Auf Instagram sehen Katharinas Drehs und ihre „Surf Offices“ mit anderen Freien nach Urlaub mit ein bisschen Laptop aus. Auf Twitter zeigt sie aber auch wie viel Drehgenehmigungen, Austausch, Verpflegung, Daunenjacken, Transporte und Kraft dahinter stecken. Meine These: Katharina kann schneller ein Treffen mit zehn Freien von drei Kontinenten organisieren als manche ein Team-Barbecue. Nomaden wie Katharina sind vielleicht besser darin ad hoc die richtigen Leute an einem geografisch sinnvollen Punkt zusammenzubringen als stark verortete Menschen. Was sie dabei im Gespräch betont hat war, wie wichtig der menschliche Austausch vor Ort ist, nicht nur mit dem Kunden. Nach dem Gespräch mit ihr habe ich „Digital-Nomade“ ersatzlos aus meinem Wortschatz gestrichen.
3. Ein Business um Menschen herum zu bauen lohnt.
Meine drittes Take-Away aus dem Gespräch mit Katharina geht eine Ebene tiefer: Sie verbindet eine Medienproduktion mit Innovationsberatung für Unternehmen, und sitzt auf Panels zum Thema Diversity, Empowerment und Digital Enabling. Mein Eindruck war: Alle Stränge befruchten sich gegenseitig. Es ist ein funktionierendes Netz, gebaut rund um Menschen und das Thema Mensch. Dafür gibt es keine Jobbeschreibung auf dem Arbeitsmarkt. Dabei ist es auch aus Sicht des Marktes sinnvoll, denke ich. Auftraggeber und Konsumenten suchen zunehmend Menschen bzw.

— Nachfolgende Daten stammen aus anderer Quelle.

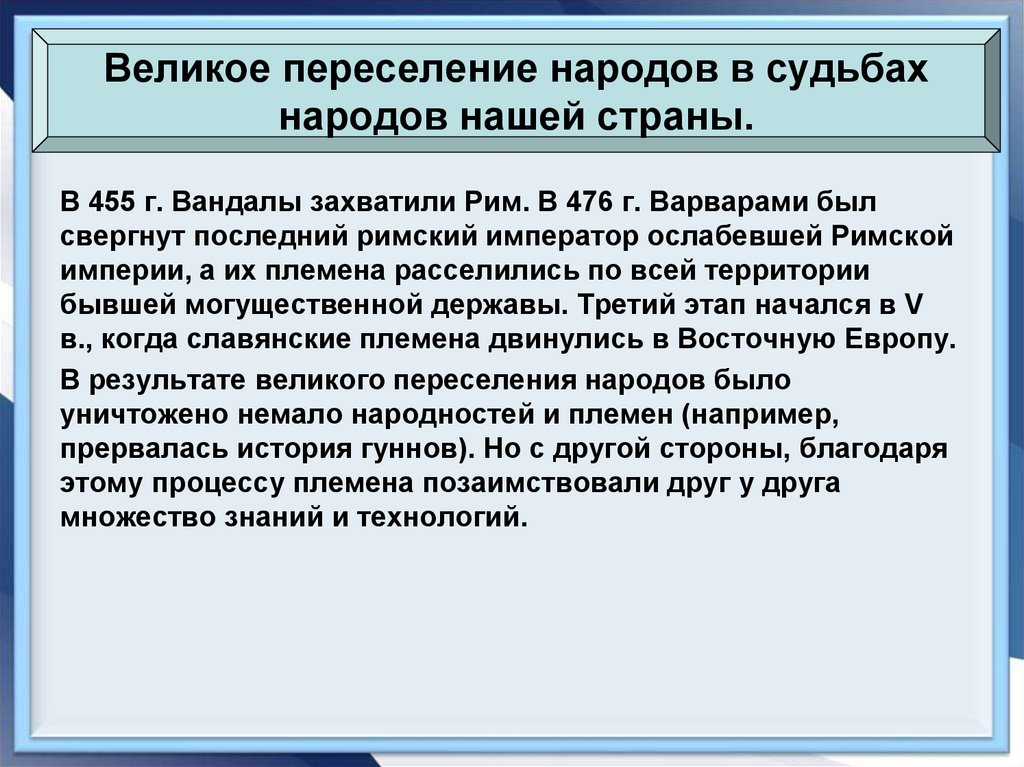 Великое переселение народов в судьбах народов нашей страны.

В 455 г. Вандалы захватили Рим. В 476 г. Варварами был свергнут последний римский император ослабевшей Римской империи, а их племена расселились по всей территории бывшей могущественной державы. Третий этап начался в V в., когда славянские племена двинулись в Восточную Европу.

В результате великого переселения народов было уничтожено немало народностей и племен (например, прервалась история гуннов). Но с другой стороны, благодаря этому процессу племена позаимствовали друг у друга множество знаний и технологий.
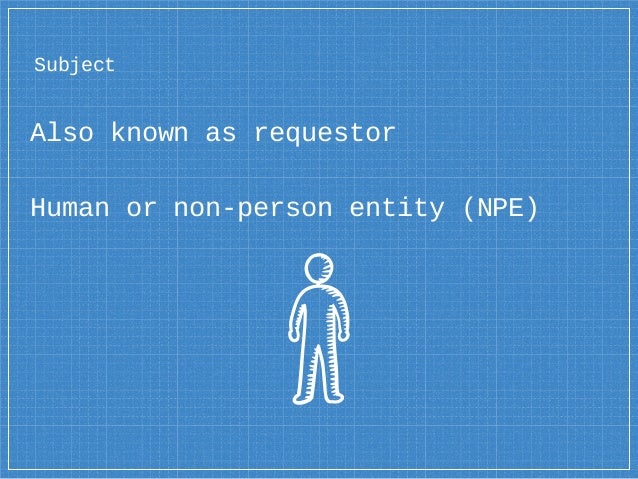 Subject

Also known as requestor

Human or non-person entity (NPE)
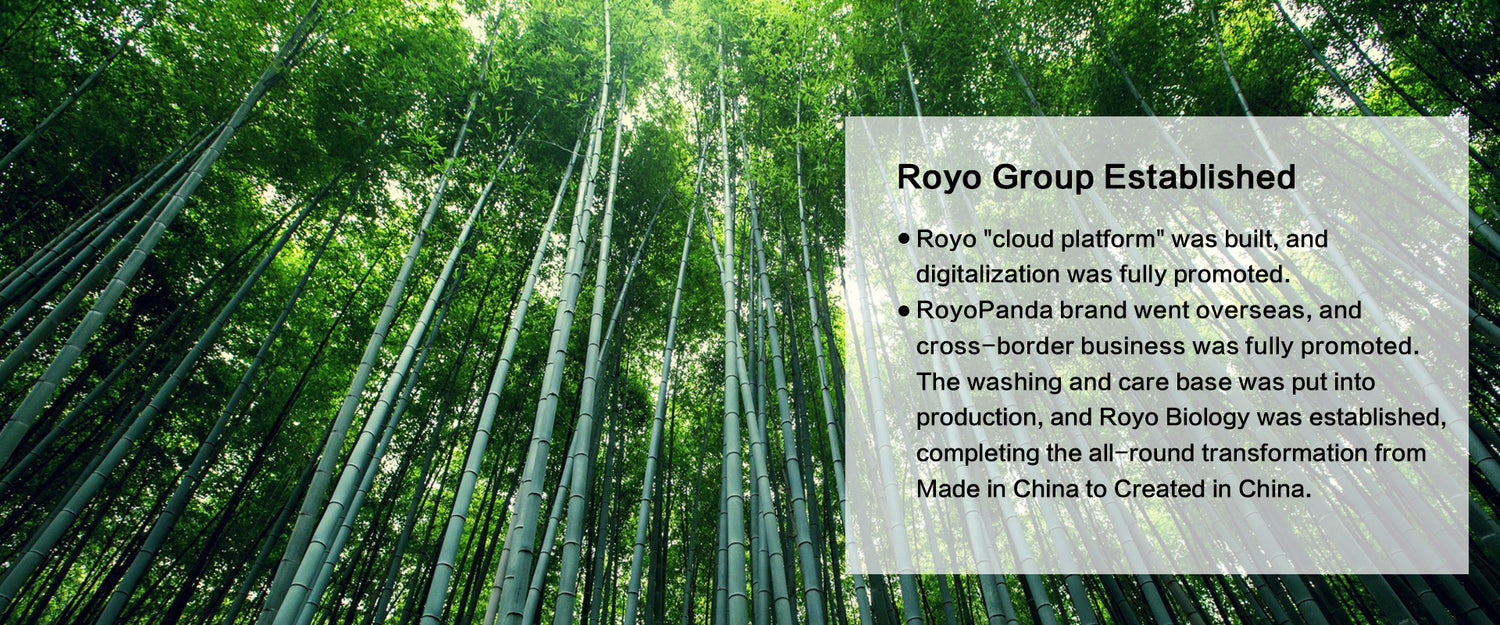 Royo Group Established

● Royo "cloud platform" was built, and digitalization was fully promoted.
● RoyoPanda brand went overseas, and cross-border business was fully promoted. The washing and care base was put into production, and Royo Biology was established, completing the all-round transformation from Made in China to Created in China.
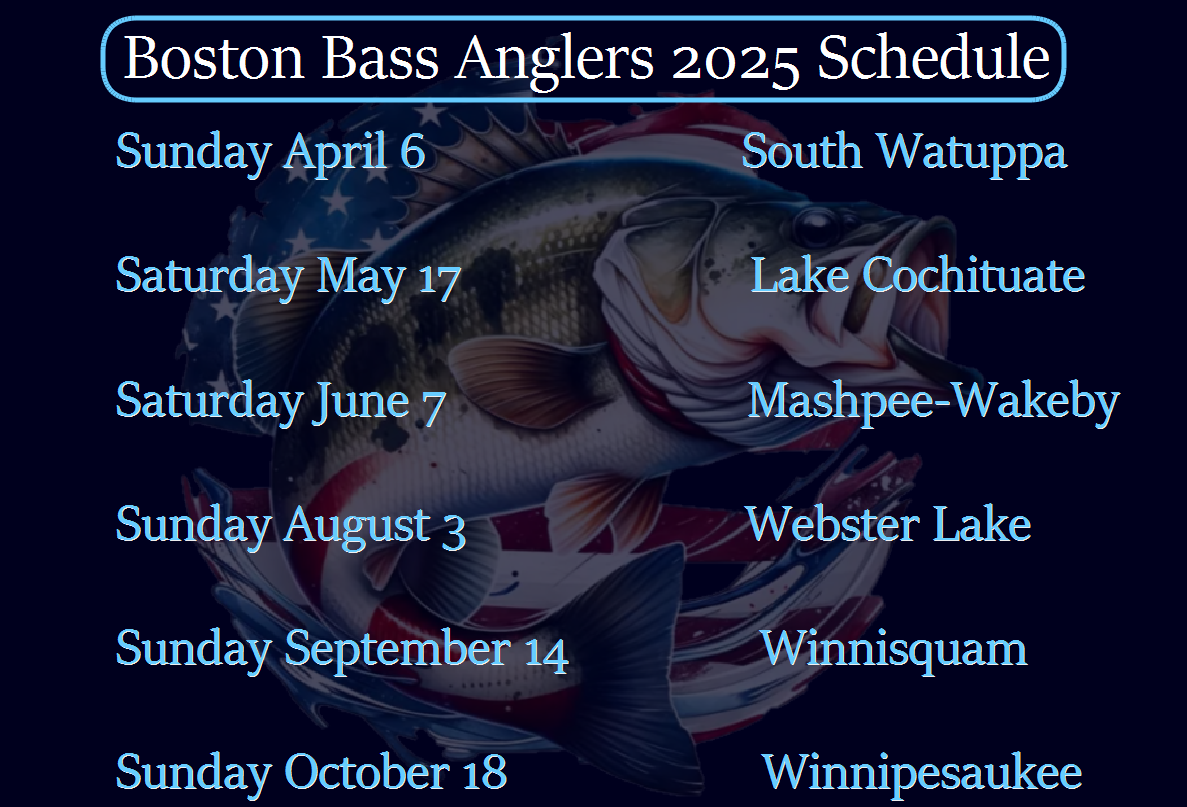 Boston Bass Anglers 2025 Schedule

Sunday April 6 South Watuppa

Saturday May 17 Lake Cochituate

Saturday June 7 Mashpee-Wakeby

Sunday August 3 Webster Lake

Sunday September 14 Winnisquam

Sunday October 18 Winnipesaukee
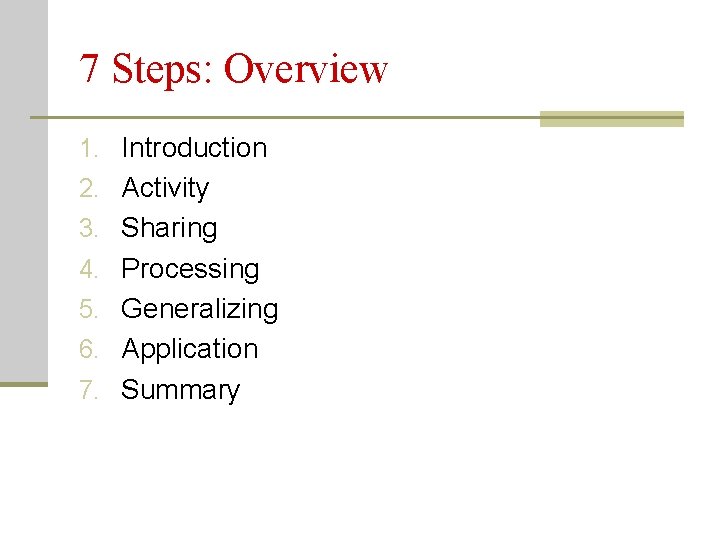 7 Steps: Overview

1. Introduction
2. Activity
3. Sharing
4. Processing
5. Generalizing
6. Application
7. Summary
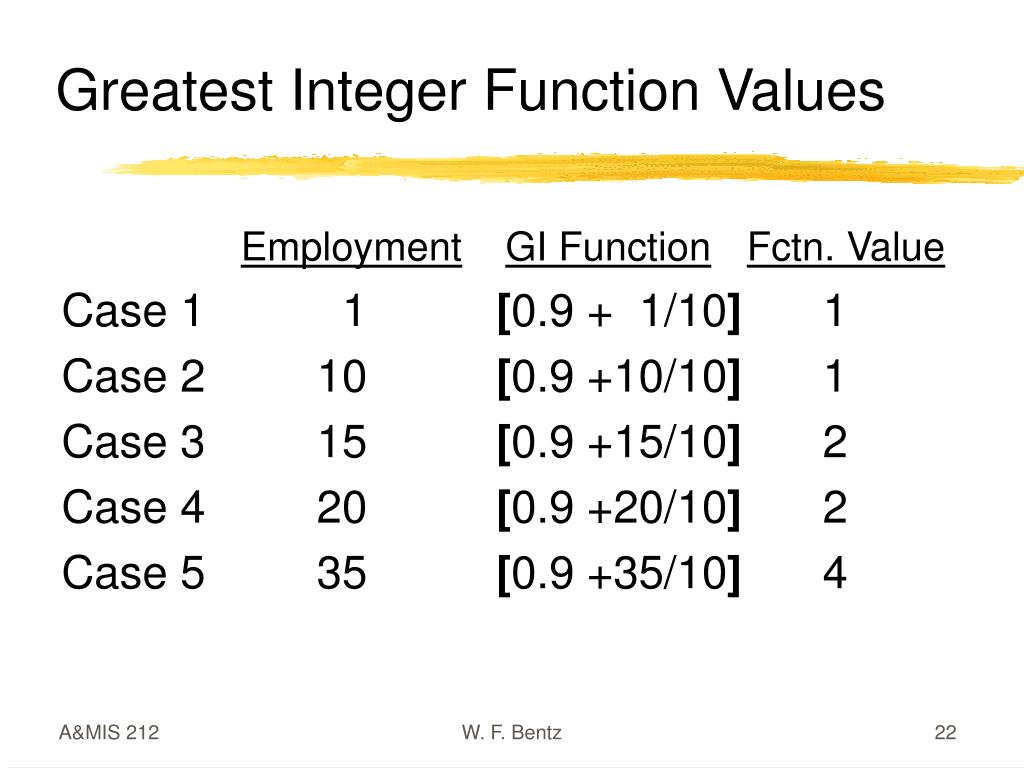 Greatest Integer Function Values

| | Employment | GI Function | Fctn. Value |
|---|---|---|---|
| Case 1 | 1 | [0.9 + 1/10] | 1 |
| Case 2 | 10 | [0.9 +10/10] | 1 |
| Case 3 | 15 | [0.9 +15/10] | 2 |
| Case 4 | 20 | [0.9 +20/10] | 2 |
| Case 5 | 35 | [0.9 +35/10] | 4 |

A&MIS 212

W. F. Bentz

22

Marken mit starker Identität und Haltung. Als ich Katharina nach der Bedeutung von Social Media für ihr Geschäft fragte, antwortete sie: „Die buchen heutzutage nicht mehr nur deine Leistung sondern eben auch dich als Person.” Bleibt die Frage: Inwiefern kann das jeder, seine Einkommensquelle einfach um sich und andere Freigeister herum zu bauen? Wie kommt man dazu sich aus zig Interessen etwas zu bauen, dass es noch nicht gibt? Bereits ganz früh in der Studio-Aufnahme spricht Katharina über ihren konsequent freien Werdegang nach dem Studium – ohne große Erfahrung. Ihre Erklärung dafür: „Es kommt ja immer auch darauf zurück, was man als Kind oder Jugendlicher gelernt hat.“ Herr und Frau Kiéck haben ihrer Tochter gesagt: „Wenn’s das nicht gibt, was Du haben möchtest, dann bau’s Dir halt.“
Ich glaube, „Dann bau’s Dir halt“ könnte einer der Leuchtturmsätze dieser Podcastreihe werden. Meine Frage: Was hat Euch veranlasst Euch selbständig zu machen? Und was haben Eure Eltern Euch beigebracht?